Cierta parte del paisaje humano de Madrid desaparece. Pilar González del Valle formaba parte del cosmos de las señoras de bien de toda la vida, muy antiguo barrio Salamanca, Rastrillo de Nuevo Futuro y así, de las que sabían hacer la reverencia al Rey como Dios manda. Adeudaba unas líneas desde que se fue, en la última frontera del otoño. Nobleza obliga, en este caso la suya. Ejercía como embajadora de Asturias antes que como marquesa [de la Vega de Anzo] y, sin embargo, la llamábamos por el sitio del marquesado. Antes de todo, ejerció como apóstol de la tauromaquia. Hablé recientemente sobre su pérdida con la alcaldesa de Gijón, Carmen Moriyón, quien rendirá tributo como debe, y como siente, a la mujer que pisaba fuerte en la feria de Begoña, repartiendo sonrisas y categoría. Hacían una pareja imbatible.

Compartimos muchos años en el jurado taurino de San Isidro de Mayte Commodore, los codiciados y cotizados -y ya desaparecidos- premios Mayte, cuando en Madrid no existía este galimatías de trofeos. Discrepábamos con vehemencia y coincidíamos con la misma pasión. Recuerdo de aquellos tiempos su amistad con José Antonio Hernández Tabernilla, ganadero del hierro de Hernández Pla, cárdenos de sílex. A ella, mujer de carácter, le gustaba el toro, precisamente, con carácter. La bondad y la clase, que también le rebosaban, las prefería en el ser humano. O en el torero. Defendía a los suyos como una loba a su camada.

Su perfil queda dibujado en el burladero del Consejo de Asuntos Taurinos de la Comunidad de Madrid como parte, también, del paisaje de Las Ventas. Aportaba dignidad a un ente que no valió nunca para nada. Puede que la única vez que pronuncié una conferencia en Los de José y Juan fuera bajo su presidencia. Y puede también que lo hiciese en collera con Luis Abril, no sé.

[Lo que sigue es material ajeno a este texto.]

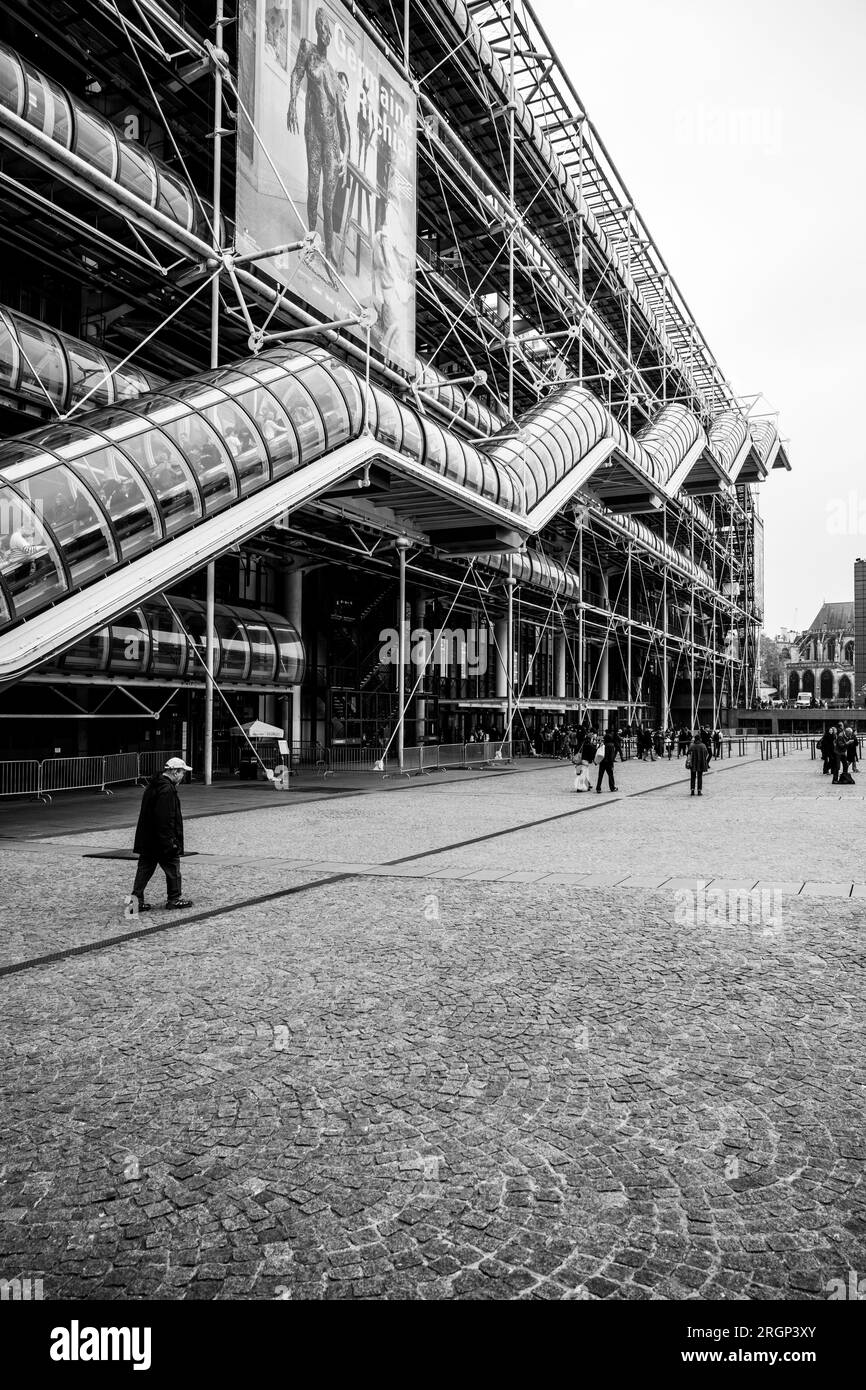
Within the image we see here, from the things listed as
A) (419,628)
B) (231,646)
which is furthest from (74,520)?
(419,628)

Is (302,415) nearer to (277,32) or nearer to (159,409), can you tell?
(159,409)

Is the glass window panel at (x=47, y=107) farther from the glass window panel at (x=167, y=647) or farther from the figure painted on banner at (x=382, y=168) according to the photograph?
the figure painted on banner at (x=382, y=168)

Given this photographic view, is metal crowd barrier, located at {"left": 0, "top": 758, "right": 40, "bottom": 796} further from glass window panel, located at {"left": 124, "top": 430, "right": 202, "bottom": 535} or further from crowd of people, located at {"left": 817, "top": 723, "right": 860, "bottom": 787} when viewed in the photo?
crowd of people, located at {"left": 817, "top": 723, "right": 860, "bottom": 787}

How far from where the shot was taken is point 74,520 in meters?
13.4

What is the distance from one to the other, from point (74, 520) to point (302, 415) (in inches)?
233

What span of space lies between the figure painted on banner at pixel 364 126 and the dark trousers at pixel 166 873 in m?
22.0

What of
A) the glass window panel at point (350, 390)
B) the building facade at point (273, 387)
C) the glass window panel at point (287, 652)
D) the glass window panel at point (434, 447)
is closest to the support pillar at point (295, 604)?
the building facade at point (273, 387)

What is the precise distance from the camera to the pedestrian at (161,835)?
788 centimetres

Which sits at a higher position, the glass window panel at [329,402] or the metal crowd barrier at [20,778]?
the glass window panel at [329,402]

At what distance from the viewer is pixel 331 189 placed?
2327 cm

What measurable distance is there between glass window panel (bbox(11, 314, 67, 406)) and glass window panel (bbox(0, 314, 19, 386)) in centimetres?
15
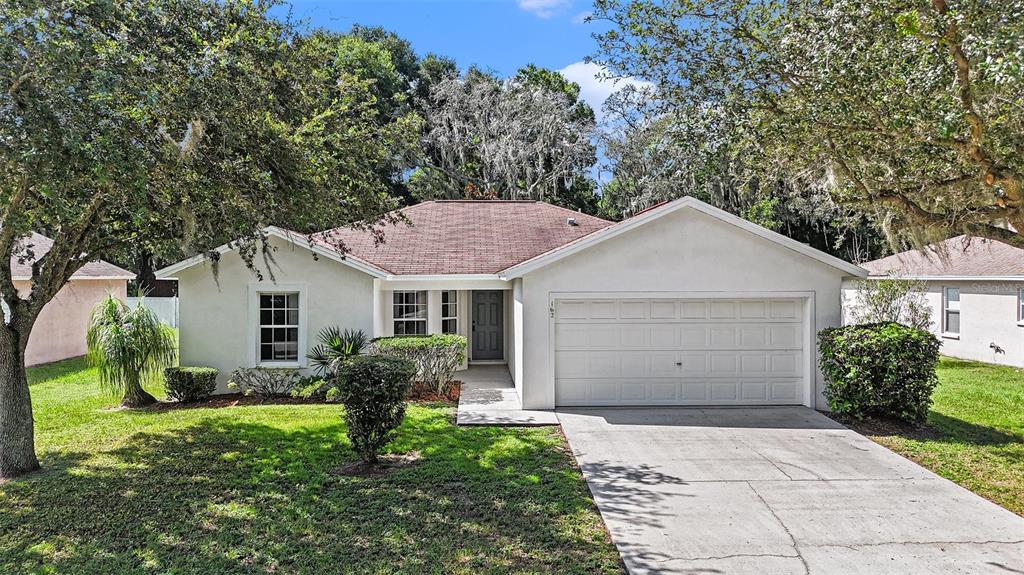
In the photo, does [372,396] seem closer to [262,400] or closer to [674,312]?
[262,400]

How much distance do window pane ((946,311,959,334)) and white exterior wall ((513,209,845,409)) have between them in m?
10.8

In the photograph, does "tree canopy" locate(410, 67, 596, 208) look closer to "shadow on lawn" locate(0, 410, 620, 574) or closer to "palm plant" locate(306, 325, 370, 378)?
"palm plant" locate(306, 325, 370, 378)

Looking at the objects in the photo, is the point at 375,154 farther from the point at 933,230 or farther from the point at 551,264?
the point at 933,230

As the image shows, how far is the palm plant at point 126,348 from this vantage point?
443 inches

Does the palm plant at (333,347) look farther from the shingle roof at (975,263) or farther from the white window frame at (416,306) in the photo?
the shingle roof at (975,263)

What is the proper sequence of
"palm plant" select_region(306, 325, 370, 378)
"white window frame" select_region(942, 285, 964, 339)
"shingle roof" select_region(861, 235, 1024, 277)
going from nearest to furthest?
"palm plant" select_region(306, 325, 370, 378) → "shingle roof" select_region(861, 235, 1024, 277) → "white window frame" select_region(942, 285, 964, 339)

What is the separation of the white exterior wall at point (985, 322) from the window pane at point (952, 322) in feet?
0.65

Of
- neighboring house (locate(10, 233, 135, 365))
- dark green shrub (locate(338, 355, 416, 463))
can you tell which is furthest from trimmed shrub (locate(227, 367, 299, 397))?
neighboring house (locate(10, 233, 135, 365))

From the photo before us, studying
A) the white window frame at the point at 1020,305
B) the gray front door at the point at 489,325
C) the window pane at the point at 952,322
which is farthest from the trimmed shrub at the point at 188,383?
the window pane at the point at 952,322

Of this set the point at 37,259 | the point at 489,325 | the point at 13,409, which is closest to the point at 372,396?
the point at 13,409

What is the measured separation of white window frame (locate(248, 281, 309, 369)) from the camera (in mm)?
12492

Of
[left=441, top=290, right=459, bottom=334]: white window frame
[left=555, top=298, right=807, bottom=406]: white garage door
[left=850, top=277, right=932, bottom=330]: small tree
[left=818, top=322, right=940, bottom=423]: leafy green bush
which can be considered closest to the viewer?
[left=818, top=322, right=940, bottom=423]: leafy green bush

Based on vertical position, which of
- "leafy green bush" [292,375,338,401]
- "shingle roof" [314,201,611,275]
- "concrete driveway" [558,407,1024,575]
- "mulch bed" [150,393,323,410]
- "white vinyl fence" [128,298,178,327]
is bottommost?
"concrete driveway" [558,407,1024,575]

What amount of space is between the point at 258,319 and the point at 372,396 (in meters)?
6.16
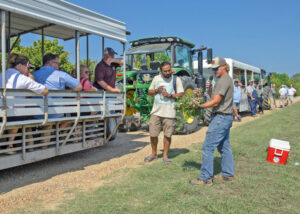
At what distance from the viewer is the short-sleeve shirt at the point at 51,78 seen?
4.86 meters

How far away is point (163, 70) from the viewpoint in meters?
5.28

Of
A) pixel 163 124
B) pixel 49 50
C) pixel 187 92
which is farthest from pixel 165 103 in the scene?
pixel 49 50

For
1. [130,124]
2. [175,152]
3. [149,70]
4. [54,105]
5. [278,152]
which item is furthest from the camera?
[130,124]

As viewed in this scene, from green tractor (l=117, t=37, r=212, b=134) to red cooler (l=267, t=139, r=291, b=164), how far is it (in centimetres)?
365

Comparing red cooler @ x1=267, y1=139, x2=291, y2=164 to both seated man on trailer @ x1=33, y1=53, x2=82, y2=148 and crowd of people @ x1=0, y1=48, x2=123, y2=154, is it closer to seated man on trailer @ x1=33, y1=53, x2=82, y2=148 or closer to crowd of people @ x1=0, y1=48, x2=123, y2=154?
crowd of people @ x1=0, y1=48, x2=123, y2=154

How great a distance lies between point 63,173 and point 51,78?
1.63 m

Entre la primavera y el otoño, en verano, siempre prefirió el norte al sur, la fiesta brava de su Gijón y Bilbao. Estableció un vínculo intenso con Javier Aresti, una amistad inquebrantable. Y con su mujer, claro, Carmen Aldasoro, Carmen Aresti a fin de cuentas para todos. Carmen se ha sumado al viaje sin regreso de Pilar, y deja también huella de calidad humana, el señorío de la discreción. Javier ha perdido su cruz de guía en esta última recta. Lo siento de veras.